Here is a simple simulation to illustrate the performance of the approximation.
```{r, cache = TRUE}
library(circTest)
set.seed(17)
X = 360*runif(7)
Y = 360*runif(8)
exact_test = circular_test(X, Y, test = "dixon")
(exact_pval = mean(exact_test$stat <= exact_test$cv$dist))
```
By simulations with $B = 10^4$ we obtain:
```{r, cache = TRUE}
mc_test = circular_test(X, Y, test = "dixon", type = "mc")
(mc_pval = mean(mc_test$stat <= mc_test$mc$dist))
```
Let's repeat this $10^3$ times with $B = 10^3$ and $B = 10^4$...
```{r, cache=TRUE}
H = 10^3
pval = matrix(NA, H, 2)
B = c(10^3, 10^4)
for (j in 1:length(B)){
for (i in 1:H){
mc_test = circular_test(X, Y, test = "dixon", type = "mc", seed = i, B = B[j])
pval[i,j] = mean(mc_test$stat <= mc_test$mc$dist)
}
}
```
```{r}
boxplot(pval, col = "lightgrey", names = c("B = 10^3", "B = 10^4"))
abline(h = exact_pval, col = 2, lwd = 2)
```
We can also obtain an estimation of precision of the obtained p-value by non-parametric bootstrap. For example, we could do:
```{r}
pval_boot = function(out, B = 10^3, alpha = 0.05){
pval = rep(NA, B)
n = length(out$mc$dist)
for (i in 1:B){
dist_star = out$mc$dist[sample(1:n, replace = TRUE)]
pval[i] = mean(out$stat <= dist_star)
}
list(sd = sd(pval), quant = as.numeric(quantile(pval, probs = c(alpha/2, 1 - alpha/2))))
}
```
Using our previous example, we obtain:
```{r}
pval_boot(mc_test)
```
which seems reasonable given the boxplot presented above.
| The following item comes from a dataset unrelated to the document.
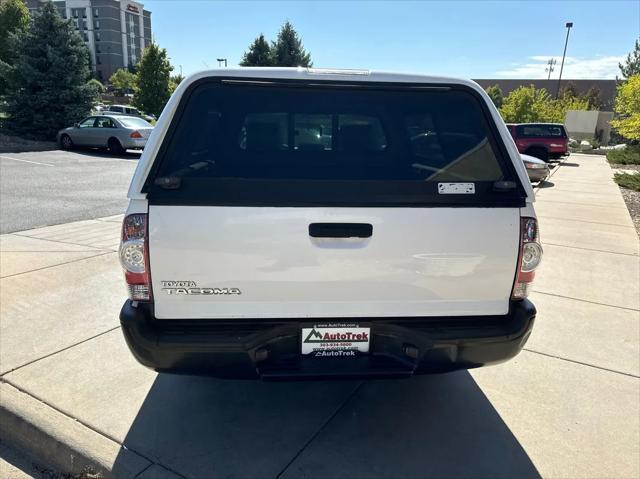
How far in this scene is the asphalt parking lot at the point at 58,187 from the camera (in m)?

Finally, we study the coverage properties using $10^3$ simulations of this method for 95% confidence intervals with $B = 10^4$.
```{r, cache=TRUE}
H = 10^3
test = rep(NA, H)
for (i in 1:H){
mc_test = circular_test(X, Y, test = "dixon", type = "mc", seed = i)
ci = pval_boot(mc_test)$quant
test[i] = (ci[1] < exact_pval) && (ci[2] > exact_pval)
}
(emp_cov = mean(test))
```
Therefore, we obtain an empirical coverage of `r round(100*emp_cov,1)`%.